• Short problem: Retype every one of the rows below without altering anything.

[Records for scene-based reasoning]
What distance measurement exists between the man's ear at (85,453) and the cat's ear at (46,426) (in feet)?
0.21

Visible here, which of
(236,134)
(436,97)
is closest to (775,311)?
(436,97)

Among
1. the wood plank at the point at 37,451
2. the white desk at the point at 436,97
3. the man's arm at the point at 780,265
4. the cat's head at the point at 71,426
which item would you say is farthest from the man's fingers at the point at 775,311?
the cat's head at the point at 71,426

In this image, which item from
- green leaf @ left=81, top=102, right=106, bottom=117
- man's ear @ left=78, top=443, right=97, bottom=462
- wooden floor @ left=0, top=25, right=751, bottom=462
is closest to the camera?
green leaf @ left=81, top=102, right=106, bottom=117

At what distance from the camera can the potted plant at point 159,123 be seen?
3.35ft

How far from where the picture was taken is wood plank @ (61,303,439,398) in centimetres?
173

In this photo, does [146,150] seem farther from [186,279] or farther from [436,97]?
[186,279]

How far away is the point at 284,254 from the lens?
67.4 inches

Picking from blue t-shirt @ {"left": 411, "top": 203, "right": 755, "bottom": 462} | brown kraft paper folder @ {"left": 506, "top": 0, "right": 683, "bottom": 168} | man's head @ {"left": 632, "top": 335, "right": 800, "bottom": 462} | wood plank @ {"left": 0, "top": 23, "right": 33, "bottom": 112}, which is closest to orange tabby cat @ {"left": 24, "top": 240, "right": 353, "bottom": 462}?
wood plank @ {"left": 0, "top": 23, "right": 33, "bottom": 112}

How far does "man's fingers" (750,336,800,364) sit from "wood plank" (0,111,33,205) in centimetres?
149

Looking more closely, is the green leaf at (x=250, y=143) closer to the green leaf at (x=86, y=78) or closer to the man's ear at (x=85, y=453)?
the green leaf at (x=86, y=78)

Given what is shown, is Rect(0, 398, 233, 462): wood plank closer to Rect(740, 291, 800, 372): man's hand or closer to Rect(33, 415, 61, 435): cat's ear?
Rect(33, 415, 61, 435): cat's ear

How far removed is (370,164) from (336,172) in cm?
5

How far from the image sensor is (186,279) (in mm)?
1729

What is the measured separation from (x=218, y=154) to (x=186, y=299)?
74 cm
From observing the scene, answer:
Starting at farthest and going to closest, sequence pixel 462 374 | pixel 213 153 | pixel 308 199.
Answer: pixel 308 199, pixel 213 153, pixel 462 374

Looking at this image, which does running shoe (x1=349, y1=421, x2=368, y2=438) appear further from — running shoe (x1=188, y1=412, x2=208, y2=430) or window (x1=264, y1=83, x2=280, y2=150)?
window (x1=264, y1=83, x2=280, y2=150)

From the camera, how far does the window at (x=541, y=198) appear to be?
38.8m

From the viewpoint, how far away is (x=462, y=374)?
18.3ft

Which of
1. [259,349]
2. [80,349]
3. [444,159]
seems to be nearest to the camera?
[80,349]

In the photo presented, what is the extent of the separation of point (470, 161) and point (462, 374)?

• Result of this task:
What distance measurement exists between the man's ear at (85,453) and the cat's ear at (46,426) (in feet)?
0.21

Visible here, which of
(236,134)
(436,97)
is closest to (775,311)?
(436,97)

Among
1. the wood plank at the point at 37,451
2. the white desk at the point at 436,97
3. the man's arm at the point at 780,265
4. the cat's head at the point at 71,426
which item would you say is farthest from the man's fingers at the point at 775,311?
the cat's head at the point at 71,426

In this image, which item from
- green leaf @ left=81, top=102, right=106, bottom=117
- man's ear @ left=78, top=443, right=97, bottom=462
- wooden floor @ left=0, top=25, right=751, bottom=462
is closest to the camera?
green leaf @ left=81, top=102, right=106, bottom=117

At what distance from the camera can the potted plant at point 159,123 be seen?
3.35ft

How far from where the picture was taken is wood plank @ (61,303,439,398) in centimetres?
173

In this photo, does [146,150] seem farther from [186,279] or farther from [436,97]?
[186,279]

How far away is the point at 284,254 from the lens?
67.4 inches

Picking from blue t-shirt @ {"left": 411, "top": 203, "right": 755, "bottom": 462} | brown kraft paper folder @ {"left": 506, "top": 0, "right": 683, "bottom": 168} | man's head @ {"left": 632, "top": 335, "right": 800, "bottom": 462} | wood plank @ {"left": 0, "top": 23, "right": 33, "bottom": 112}, which is closest to orange tabby cat @ {"left": 24, "top": 240, "right": 353, "bottom": 462}?
wood plank @ {"left": 0, "top": 23, "right": 33, "bottom": 112}

How far does "man's fingers" (750,336,800,364) sit from "wood plank" (0,111,33,205) in centimetres?
149

Looking more closely, is the green leaf at (x=250, y=143) closer to the green leaf at (x=86, y=78) or closer to the man's ear at (x=85, y=453)?
the green leaf at (x=86, y=78)

Given what is shown, is Rect(0, 398, 233, 462): wood plank closer to Rect(740, 291, 800, 372): man's hand or closer to Rect(33, 415, 61, 435): cat's ear?
Rect(33, 415, 61, 435): cat's ear

How far removed is (370,164) from (336,172) in cm?
5

How far from the image sensor is (186,279) (in mm)?
1729

What is the measured separation from (x=218, y=154) to (x=186, y=299)?
74 cm
From observing the scene, answer:
Starting at farthest and going to closest, sequence pixel 462 374 | pixel 213 153 | pixel 308 199.
Answer: pixel 308 199, pixel 213 153, pixel 462 374

Looking at this image, which does running shoe (x1=349, y1=421, x2=368, y2=438) appear further from — running shoe (x1=188, y1=412, x2=208, y2=430) or window (x1=264, y1=83, x2=280, y2=150)?
window (x1=264, y1=83, x2=280, y2=150)

From the camera, how far does the window at (x=541, y=198) appear to be?
38.8m

From the viewpoint, how far away is (x=462, y=374)?
18.3ft

Which of
1. [259,349]
2. [80,349]
3. [444,159]
seems to be nearest to the camera?
[80,349]

In the photo presented, what is the extent of the separation of point (470, 161) and point (462, 374)?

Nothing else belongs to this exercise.